- [Exercise goal] Please copy each of the items below word for word, keeping only the caption text and leaving out the pictures.
----- Data for this task
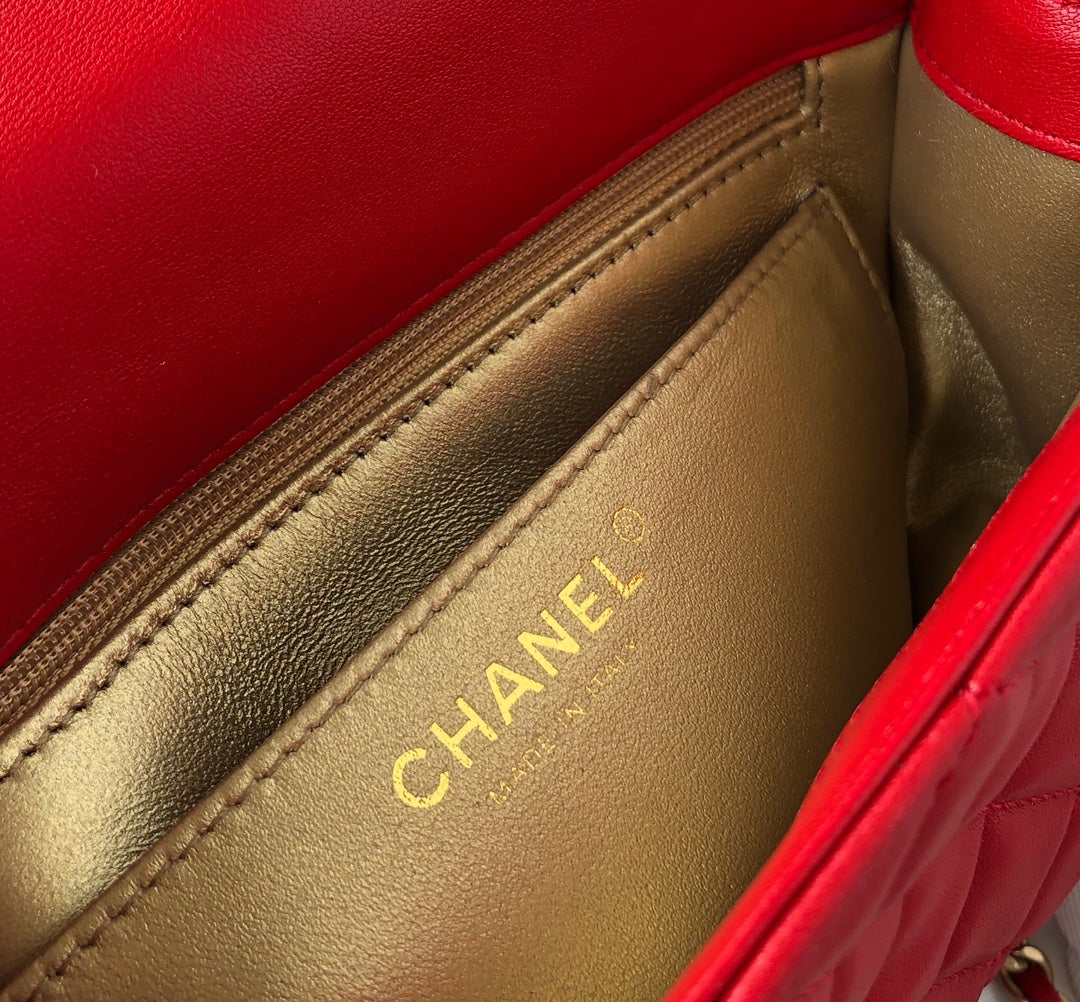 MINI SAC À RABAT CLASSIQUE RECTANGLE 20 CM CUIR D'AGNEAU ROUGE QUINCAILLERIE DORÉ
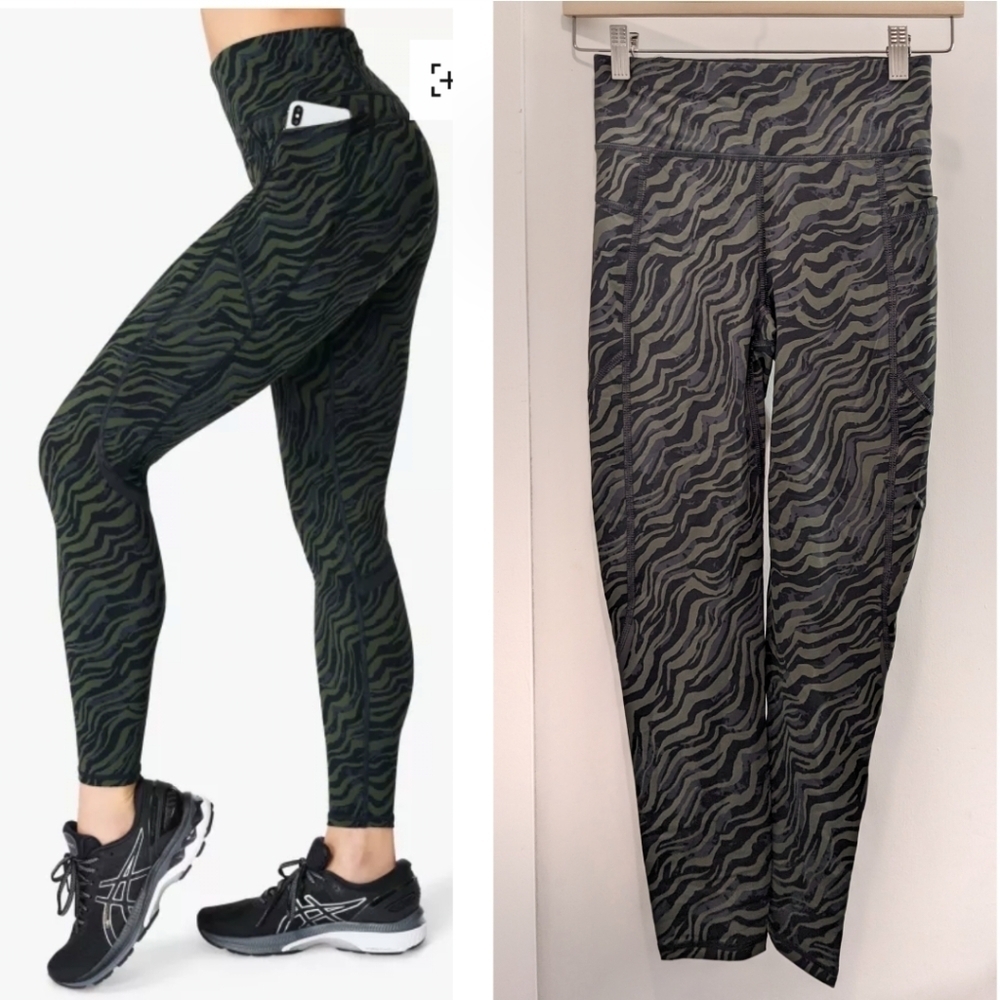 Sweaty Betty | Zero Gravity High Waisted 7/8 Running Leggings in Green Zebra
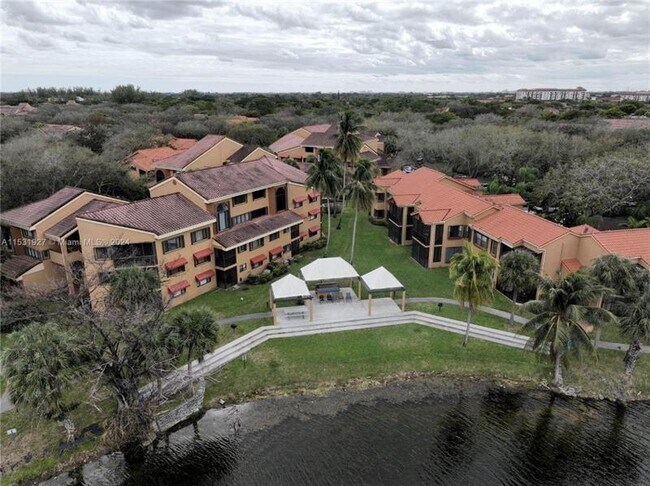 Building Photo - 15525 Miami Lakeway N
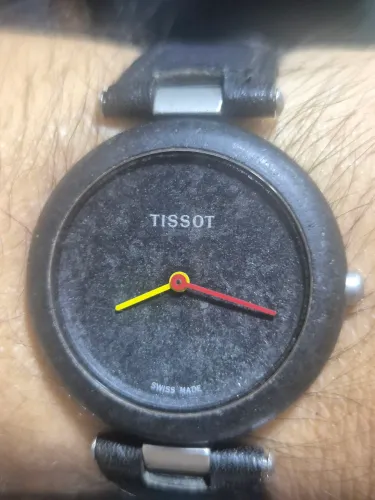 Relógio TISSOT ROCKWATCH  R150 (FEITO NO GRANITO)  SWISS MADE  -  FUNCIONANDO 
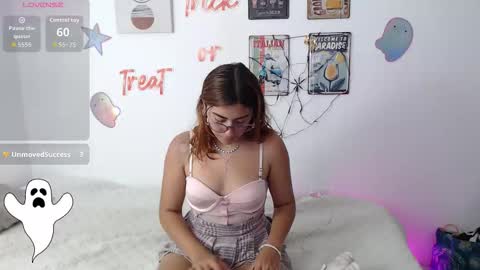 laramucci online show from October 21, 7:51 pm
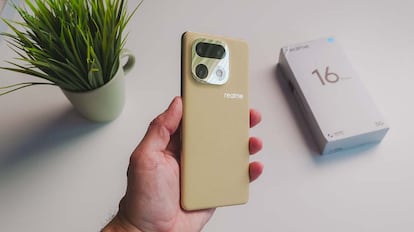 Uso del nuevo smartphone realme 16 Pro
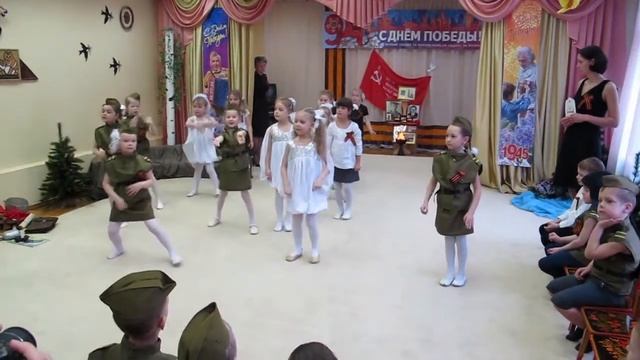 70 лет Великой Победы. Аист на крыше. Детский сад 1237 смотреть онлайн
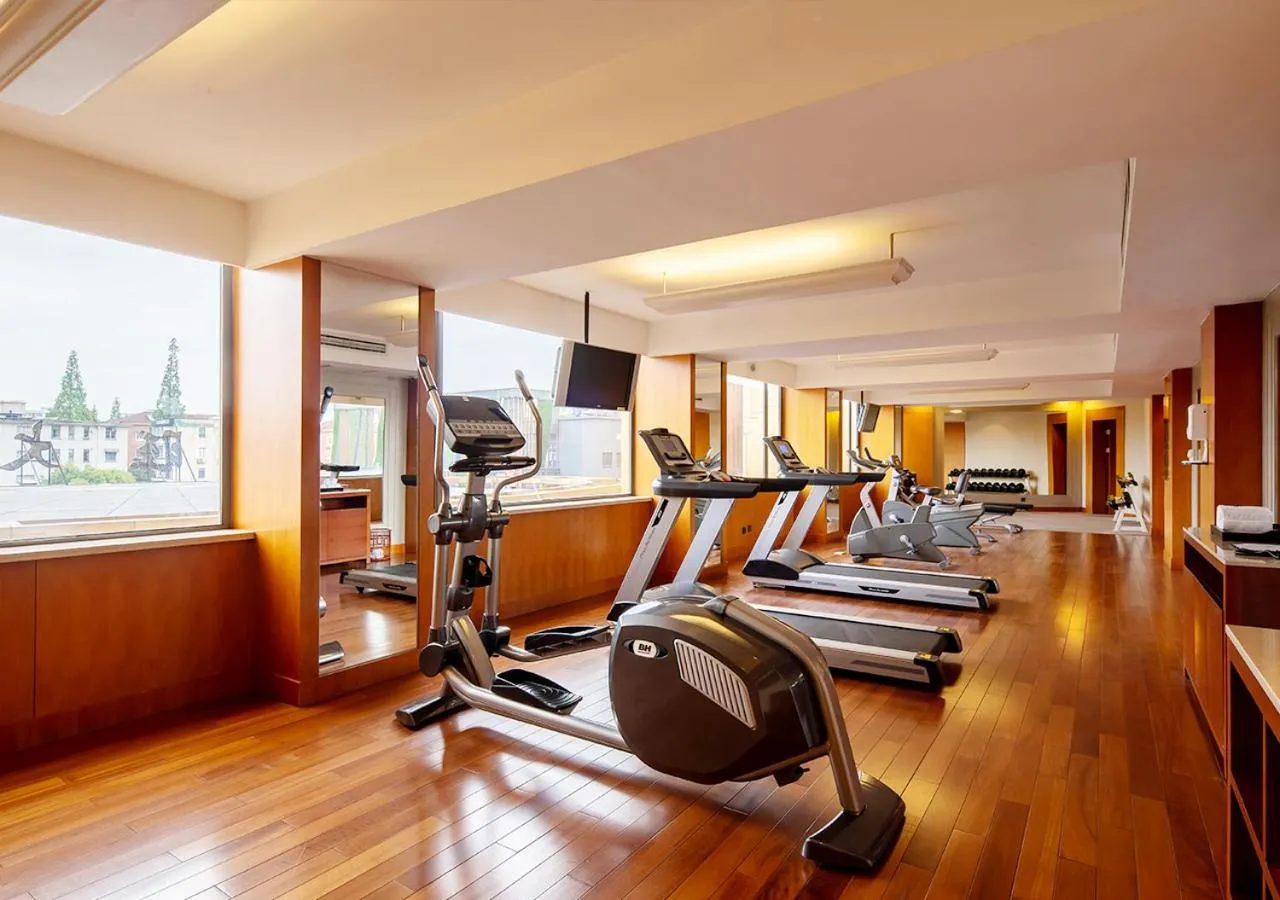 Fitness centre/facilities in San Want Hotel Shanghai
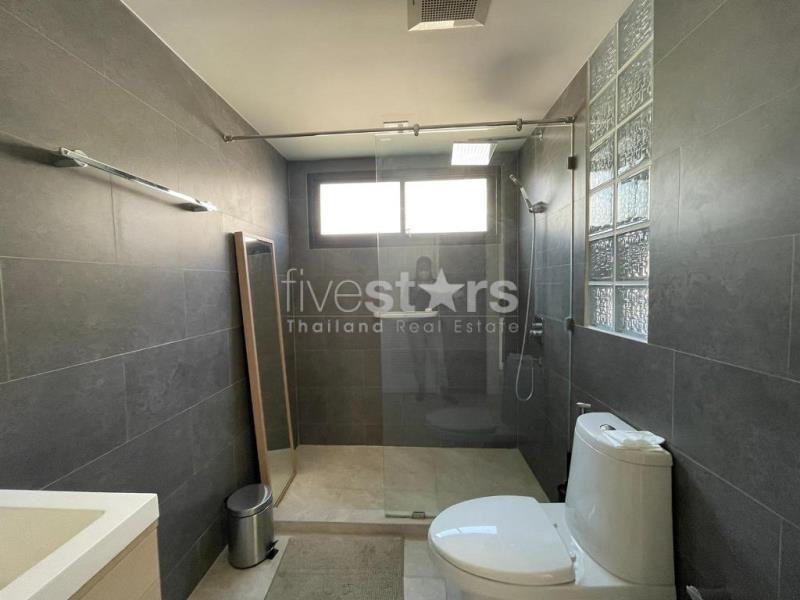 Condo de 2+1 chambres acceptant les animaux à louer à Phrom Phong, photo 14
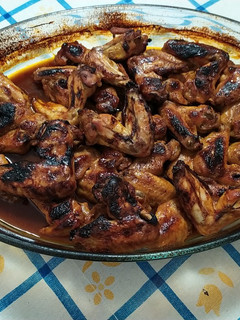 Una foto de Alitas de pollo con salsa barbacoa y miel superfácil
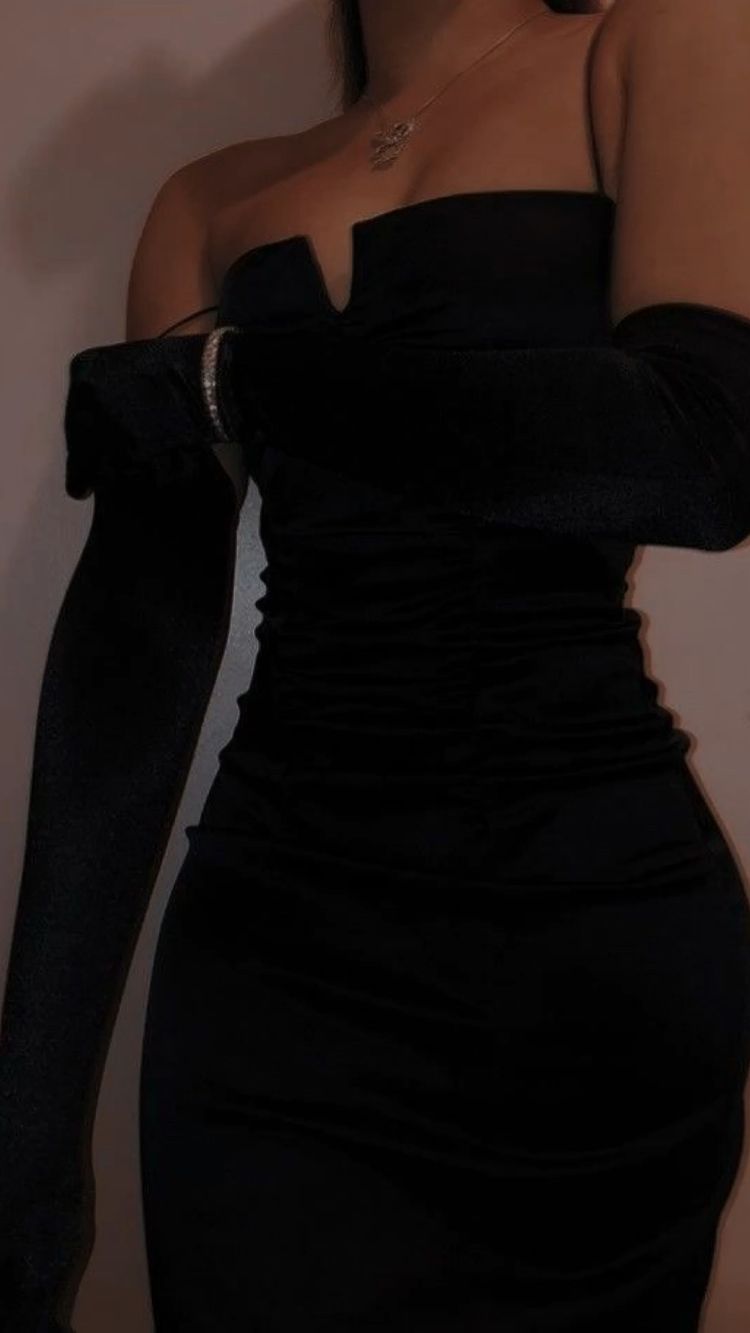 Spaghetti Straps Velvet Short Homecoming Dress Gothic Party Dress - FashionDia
----------
- [Answer box]
 MINI SAC À RABAT CLASSIQUE RECTANGLE 20 CM CUIR D'AGNEAU ROUGE QUINCAILLERIE DORÉ
 Sweaty Betty | Zero Gravity High Waisted 7/8 Running Leggings in Green Zebra
 Building Photo - 15525 Miami Lakeway N
 Relógio TISSOT ROCKWATCH  R150 (FEITO NO GRANITO)  SWISS MADE  -  FUNCIONANDO 
 laramucci online show from October 21, 7:51 pm
 Uso del nuevo smartphone realme 16 Pro
 70 лет Великой Победы. Аист на крыше. Детский сад 1237 смотреть онлайн
 Fitness centre/facilities in San Want Hotel Shanghai
 Condo de 2+1 chambres acceptant les animaux à louer à Phrom Phong, photo 14
 Una foto de Alitas de pollo con salsa barbacoa y miel superfácil
 Spaghetti Straps Velvet Short Homecoming Dress Gothic Party Dress - FashionDia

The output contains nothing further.